Persons that provide administrative, custody, financial, accounting, legal or other services to the Funds may receive nonpublic information about Fund portfolio holdings on an ongoing basis in connection with the services that they provide to the Funds (they are included on the list in the Appendix to this SAI). Persons that are approved to receive nonpublic portfolio holdings information will receive it as often as necessary for the purpose for which it is provided. Such information may be furnished as frequently as daily and often with no time lag between the date of the information and the date it is furnished.

In other cases, the determination of whether a Fund has a legitimate business purpose for releasing Portfolio Holdings Information selectively in advance of its public release shall be made by the Funds’ Chief Compliance Officer following a request submitted in writing.

The attraction of additional assets to a Fund will not in and of itself be deemed to be a legitimate business purpose. No consideration may be received by a Fund, the Advisor, a Sub-Adviser, any affiliate of the Advisor or any of their employees in connection with the disclosure of portfolio holdings information.

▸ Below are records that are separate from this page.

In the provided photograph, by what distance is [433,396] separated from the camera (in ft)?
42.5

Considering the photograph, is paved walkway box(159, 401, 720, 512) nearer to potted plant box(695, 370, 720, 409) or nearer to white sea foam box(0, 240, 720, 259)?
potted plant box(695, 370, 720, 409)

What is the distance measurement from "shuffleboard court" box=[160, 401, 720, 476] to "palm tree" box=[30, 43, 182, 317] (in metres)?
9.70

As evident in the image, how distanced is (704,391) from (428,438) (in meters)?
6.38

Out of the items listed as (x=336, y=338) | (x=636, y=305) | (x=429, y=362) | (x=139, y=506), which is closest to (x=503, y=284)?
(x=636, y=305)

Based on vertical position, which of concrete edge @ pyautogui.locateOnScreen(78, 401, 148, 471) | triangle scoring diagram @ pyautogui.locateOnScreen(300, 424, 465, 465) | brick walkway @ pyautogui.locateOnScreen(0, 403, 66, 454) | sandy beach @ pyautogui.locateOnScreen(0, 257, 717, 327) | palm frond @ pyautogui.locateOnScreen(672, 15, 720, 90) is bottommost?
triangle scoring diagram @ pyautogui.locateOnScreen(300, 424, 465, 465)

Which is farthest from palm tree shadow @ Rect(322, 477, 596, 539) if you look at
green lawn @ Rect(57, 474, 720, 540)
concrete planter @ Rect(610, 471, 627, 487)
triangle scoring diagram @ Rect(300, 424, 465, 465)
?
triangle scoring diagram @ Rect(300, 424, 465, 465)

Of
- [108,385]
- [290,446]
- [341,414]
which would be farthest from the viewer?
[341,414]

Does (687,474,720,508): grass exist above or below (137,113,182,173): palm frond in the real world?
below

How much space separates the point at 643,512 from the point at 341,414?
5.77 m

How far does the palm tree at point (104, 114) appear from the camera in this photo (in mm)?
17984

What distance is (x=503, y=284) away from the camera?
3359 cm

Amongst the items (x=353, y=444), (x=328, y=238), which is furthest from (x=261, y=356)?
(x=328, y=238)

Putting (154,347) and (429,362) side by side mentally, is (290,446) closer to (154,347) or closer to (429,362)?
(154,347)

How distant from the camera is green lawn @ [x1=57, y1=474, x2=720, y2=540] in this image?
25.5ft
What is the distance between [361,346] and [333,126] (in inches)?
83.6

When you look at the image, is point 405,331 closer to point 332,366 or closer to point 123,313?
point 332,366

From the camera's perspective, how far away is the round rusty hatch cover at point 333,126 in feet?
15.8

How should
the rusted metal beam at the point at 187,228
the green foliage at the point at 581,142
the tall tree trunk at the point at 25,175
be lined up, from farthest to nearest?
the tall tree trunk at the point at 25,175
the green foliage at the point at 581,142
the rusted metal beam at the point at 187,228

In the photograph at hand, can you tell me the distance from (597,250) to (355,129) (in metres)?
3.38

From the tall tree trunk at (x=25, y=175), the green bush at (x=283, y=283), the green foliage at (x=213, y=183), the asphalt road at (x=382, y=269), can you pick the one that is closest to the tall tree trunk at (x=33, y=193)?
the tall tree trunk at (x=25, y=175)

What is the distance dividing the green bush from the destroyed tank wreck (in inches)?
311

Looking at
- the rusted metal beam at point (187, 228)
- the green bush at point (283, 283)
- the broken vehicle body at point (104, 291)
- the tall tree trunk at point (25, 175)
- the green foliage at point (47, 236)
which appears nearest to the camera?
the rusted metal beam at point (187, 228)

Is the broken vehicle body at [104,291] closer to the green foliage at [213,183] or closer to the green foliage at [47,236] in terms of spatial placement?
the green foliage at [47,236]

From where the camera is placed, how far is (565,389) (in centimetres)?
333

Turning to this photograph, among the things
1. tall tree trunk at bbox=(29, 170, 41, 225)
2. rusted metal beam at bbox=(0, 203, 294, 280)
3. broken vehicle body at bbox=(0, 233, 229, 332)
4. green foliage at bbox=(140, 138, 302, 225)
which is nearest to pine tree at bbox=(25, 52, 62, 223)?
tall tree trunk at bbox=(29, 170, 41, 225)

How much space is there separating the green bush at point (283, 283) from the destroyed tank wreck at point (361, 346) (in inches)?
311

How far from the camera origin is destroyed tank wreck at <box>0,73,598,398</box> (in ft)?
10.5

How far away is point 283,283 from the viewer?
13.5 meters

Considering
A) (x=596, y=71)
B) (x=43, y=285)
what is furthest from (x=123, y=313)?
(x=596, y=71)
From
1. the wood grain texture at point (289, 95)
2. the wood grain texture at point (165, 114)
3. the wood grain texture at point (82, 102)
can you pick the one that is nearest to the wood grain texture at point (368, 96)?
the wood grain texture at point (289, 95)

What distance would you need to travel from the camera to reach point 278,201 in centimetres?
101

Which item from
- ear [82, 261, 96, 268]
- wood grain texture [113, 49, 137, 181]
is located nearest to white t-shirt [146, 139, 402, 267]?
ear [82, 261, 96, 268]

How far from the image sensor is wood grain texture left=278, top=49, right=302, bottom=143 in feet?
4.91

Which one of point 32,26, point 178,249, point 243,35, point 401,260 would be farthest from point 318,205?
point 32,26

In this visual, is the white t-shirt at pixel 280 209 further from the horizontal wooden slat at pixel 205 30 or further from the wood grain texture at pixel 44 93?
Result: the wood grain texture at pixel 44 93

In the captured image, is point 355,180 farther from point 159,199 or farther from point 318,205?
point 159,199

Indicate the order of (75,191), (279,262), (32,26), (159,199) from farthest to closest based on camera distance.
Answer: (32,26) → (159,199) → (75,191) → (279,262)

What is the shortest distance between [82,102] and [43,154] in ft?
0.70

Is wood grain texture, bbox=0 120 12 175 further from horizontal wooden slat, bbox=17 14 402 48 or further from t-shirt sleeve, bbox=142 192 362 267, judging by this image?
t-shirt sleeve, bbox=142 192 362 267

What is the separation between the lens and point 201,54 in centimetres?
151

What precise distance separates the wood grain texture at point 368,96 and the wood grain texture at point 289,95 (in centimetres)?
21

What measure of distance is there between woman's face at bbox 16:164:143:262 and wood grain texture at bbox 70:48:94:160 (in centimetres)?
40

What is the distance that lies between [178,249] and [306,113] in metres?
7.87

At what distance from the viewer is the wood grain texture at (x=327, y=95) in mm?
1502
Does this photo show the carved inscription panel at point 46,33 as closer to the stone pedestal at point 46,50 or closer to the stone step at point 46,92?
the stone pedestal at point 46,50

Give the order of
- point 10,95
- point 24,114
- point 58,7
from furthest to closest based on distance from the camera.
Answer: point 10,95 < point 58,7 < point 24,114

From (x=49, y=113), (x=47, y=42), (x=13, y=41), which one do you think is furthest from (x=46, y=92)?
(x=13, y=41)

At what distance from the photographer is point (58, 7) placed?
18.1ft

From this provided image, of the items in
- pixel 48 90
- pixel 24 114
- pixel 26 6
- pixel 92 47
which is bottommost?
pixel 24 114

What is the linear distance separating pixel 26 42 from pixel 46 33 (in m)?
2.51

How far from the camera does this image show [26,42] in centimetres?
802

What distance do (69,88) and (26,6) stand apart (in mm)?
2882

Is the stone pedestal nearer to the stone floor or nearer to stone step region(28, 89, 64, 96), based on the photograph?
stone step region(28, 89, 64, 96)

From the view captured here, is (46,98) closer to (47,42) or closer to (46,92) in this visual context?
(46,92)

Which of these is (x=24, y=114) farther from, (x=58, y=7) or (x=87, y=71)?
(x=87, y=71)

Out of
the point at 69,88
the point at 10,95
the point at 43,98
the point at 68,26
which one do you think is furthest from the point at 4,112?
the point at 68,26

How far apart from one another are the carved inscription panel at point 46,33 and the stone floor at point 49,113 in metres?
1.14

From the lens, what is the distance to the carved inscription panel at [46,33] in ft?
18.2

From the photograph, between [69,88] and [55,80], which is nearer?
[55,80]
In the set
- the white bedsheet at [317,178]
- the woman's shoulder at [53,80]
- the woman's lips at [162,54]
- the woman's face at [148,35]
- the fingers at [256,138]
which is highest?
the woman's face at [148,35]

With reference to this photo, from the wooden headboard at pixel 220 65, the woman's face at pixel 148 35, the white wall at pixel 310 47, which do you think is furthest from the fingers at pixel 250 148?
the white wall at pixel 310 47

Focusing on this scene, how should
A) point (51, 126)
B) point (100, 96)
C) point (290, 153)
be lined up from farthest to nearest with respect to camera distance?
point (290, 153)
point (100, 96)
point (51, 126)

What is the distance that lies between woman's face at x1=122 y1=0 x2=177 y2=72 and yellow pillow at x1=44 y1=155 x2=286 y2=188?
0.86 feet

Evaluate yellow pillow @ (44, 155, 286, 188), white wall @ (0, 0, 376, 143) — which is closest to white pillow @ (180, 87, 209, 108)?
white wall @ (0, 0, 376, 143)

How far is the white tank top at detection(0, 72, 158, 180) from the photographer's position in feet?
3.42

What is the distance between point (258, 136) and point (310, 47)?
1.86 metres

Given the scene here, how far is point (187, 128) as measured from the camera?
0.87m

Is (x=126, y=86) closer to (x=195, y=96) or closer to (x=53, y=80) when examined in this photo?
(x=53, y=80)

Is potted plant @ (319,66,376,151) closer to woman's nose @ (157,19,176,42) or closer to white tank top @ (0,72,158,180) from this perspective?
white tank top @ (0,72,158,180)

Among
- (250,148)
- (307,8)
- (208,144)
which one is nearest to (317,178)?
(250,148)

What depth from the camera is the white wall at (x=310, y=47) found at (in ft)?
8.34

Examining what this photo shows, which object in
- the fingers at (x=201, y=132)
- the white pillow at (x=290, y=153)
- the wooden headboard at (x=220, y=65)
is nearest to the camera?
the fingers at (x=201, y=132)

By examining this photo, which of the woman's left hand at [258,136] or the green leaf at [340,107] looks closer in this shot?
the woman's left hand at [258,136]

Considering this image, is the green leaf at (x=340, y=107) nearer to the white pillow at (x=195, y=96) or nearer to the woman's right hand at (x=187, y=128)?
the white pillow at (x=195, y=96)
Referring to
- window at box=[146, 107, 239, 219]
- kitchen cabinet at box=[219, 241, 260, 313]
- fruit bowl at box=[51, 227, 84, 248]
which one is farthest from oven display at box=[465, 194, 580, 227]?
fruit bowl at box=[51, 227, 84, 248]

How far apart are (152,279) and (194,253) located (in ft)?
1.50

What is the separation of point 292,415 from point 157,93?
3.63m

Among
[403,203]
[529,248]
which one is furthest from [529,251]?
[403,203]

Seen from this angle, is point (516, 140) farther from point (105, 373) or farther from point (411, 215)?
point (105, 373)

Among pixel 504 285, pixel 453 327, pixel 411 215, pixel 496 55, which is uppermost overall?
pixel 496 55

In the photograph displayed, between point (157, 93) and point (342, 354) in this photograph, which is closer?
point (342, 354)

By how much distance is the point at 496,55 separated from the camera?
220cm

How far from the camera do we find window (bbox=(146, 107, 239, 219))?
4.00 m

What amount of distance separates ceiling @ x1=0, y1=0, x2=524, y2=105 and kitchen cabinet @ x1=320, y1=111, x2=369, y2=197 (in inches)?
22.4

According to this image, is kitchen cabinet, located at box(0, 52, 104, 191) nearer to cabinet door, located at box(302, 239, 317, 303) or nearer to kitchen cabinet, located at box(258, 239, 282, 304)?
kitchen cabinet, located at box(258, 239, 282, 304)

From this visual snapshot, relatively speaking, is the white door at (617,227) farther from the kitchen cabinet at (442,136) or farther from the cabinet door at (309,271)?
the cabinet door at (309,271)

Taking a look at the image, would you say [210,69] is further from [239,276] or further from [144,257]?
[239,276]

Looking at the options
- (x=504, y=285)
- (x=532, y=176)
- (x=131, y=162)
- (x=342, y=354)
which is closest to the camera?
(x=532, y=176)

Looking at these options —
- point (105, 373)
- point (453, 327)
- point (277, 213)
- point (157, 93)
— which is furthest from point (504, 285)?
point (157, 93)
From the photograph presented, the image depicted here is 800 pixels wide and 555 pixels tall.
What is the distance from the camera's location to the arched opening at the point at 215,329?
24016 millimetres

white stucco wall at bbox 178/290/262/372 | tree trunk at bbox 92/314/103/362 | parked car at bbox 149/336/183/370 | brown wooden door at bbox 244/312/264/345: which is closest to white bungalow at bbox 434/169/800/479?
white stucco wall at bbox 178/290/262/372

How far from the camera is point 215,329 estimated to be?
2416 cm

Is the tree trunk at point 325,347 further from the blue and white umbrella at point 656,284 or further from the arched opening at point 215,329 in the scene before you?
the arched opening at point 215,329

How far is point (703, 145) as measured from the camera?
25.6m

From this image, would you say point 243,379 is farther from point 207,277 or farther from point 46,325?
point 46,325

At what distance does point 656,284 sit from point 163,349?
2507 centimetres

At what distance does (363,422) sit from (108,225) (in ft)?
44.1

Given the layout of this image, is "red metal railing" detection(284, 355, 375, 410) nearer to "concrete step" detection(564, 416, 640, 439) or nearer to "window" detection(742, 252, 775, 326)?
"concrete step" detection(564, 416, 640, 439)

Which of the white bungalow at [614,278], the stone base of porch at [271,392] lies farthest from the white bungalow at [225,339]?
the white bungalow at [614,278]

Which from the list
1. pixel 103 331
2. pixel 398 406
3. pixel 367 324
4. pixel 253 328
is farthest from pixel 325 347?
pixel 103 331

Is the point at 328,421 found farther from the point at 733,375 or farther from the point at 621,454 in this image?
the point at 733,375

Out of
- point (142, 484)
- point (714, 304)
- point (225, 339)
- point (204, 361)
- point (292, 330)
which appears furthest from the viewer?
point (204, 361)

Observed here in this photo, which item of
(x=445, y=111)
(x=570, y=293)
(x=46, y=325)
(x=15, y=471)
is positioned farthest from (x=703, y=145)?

The Fund’s Chief Compliance Officer conducts periodic reviews of compliance with the procedures and provides annually a report to the Board of Trustees regarding the operation of the procedures and any material changes recommended as a result of such review. The Chief Compliance Officer also reports annually to the Board on exceptions that are granted as described above along with an explanation of the legitimate business purpose of the Fund that is served as a result of the exception.

For purposes of the Funds’ policy and procedures, “portfolio holdings information” does not include aggregate, composite or descriptive information relating to a Fund’s portfolio holdings that does not present risks of dilution, arbitrage, market timing, insider trading or other inappropriate trading for a Fund (“Analytical Information”), or information about a Fund’s derivative positions. Analytical Information generally includes, without limitation: (1) descriptions of allocations among asset classes, industries/sectors, regions, and countries (e.g., percentages of foreign securities holdings); (2) aggregated data such as average or median ratios, market capitalization, credit quality, duration, sharpe ratio, beta, and standard deviation; (3) performance attributions by industry, sector or country; and (4) aggregated risk statistics. In addition, other information may also be deemed to be Analytical Information if, in the reasonable belief of the Funds’ Chief Compliance Officer (or his/her designee), the release of such information would not present risks of dilution, arbitrage, market timing, insider trading or other inappropriate trading for a Fund. Such information, if made available to anyone, will be made available to any person upon request, but may or may not be posted on the Funds’ website.